Il blitz è scattato nell'ambito di controlli messi in campo dai carabinieri del Comando Provinciale di Napoli in tutta l'area Ovest dopo i recenti fatti di sangue che si sono verificati sul territorio, l'ultimo in ordine di tempo il ferimento di un uomo, colpito da un proiettile a una gamba nell'area mercatale Metastasio a Fuorigrotta. Nella fattispecie, durante le operazioni, che hanno portato i militari a perquisire diversi pregiudicati della zona, i carabinieri del Nucleo Investigativo e della compagnia di Napoli Bagnoli hanno fatto irruzione nel negozio del fruttivendolo.

Nel deposito dell'attività commerciale, come anticipato da Fanpage.it, i militari dell'Arma hanno scoperto l'arsenale: 10 pistole, 6 kalashnikov, 5 pistole mitragliatrici, due giubbotti antiproiettili, una bomba carta e diverse munizioni. Inoltre, nel negozio sono stati rinvenuti e sequestrati anche 13 chili di sostanza stupefacente, tra hashish e marijuana.

> _COSA FARE_
1. Riscrivi la parte del brano sul blitz che va da "Nel deposito dell'attività" a "hashish e marijuana.", sostituendo "deposito" con "magazzino".
2. Rispondi a queste domande sul brano sul blitz:
(a) In quale luogo è stato ferito l'uomo colpito a una gamba?
(b) Quanti kalashnikov hanno trovato i militari?
(c) Quanti chili di sostanza stupefacente sono stati sequestrati nel negozio?
3. Prosegui il brano sul blitz dal punto in cui si interrompe.
Il materiale qui sotto non serve.

> _BLOCCO DATI_
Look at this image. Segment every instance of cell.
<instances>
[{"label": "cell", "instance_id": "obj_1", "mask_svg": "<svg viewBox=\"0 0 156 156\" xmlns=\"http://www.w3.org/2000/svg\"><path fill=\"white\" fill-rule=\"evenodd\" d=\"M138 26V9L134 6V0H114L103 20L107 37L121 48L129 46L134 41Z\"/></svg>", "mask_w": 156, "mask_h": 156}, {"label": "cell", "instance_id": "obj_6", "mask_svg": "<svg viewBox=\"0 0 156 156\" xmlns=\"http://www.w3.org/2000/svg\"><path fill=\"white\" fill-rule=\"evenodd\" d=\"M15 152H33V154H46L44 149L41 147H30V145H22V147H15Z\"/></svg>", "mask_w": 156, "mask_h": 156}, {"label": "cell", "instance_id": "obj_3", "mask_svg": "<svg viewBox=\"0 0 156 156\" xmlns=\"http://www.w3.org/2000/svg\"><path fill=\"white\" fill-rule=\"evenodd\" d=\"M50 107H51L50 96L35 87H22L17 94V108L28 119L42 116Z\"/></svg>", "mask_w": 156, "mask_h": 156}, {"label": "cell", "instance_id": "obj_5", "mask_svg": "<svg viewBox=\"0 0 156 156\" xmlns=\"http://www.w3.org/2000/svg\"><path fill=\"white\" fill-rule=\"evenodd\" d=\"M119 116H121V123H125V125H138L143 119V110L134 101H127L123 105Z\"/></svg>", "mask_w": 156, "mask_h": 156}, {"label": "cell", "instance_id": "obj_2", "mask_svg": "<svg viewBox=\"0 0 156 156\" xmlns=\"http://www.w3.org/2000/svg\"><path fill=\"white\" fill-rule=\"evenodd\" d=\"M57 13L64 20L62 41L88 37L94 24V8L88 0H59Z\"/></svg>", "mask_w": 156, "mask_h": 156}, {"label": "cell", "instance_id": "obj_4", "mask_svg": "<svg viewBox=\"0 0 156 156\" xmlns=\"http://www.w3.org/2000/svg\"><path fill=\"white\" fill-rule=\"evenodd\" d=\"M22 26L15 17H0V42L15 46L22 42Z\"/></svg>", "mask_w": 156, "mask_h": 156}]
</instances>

> _RISPOSTE_
1.
Nel magazzino dell'attività commerciale, come anticipato da Fanpage.it, i militari dell'Arma hanno scoperto l'arsenale: 10 pistole, 6 kalashnikov, 5 pistole mitragliatrici, due giubbotti antiproiettili, una bomba carta e diverse munizioni. Inoltre, nel negozio sono stati rinvenuti e sequestrati anche 13 chili di sostanza stupefacente, tra hashish e marijuana.

2.
(a) Nell'area mercatale Metastasio a Fuorigrotta.
(b) Sei.
(c) Tredici chili, tra hashish e marijuana.

3.
Il titolare dell'attività, un uomo di 41 anni, e un altro uomo che si trovava all'interno del negozio, un suo parente di 74 anni, sono stati arrestati: entrambi sono incensurati. Sono ora in corso rilievi tecnici sulle armi sequestrate, che saranno sottoposte poi anche ai rilievi balistici , per verificare un loro eventuale utilizzo nei recenti fatti di sangue che si sono verificati di recente nell'area occidentale del capoluogo campano.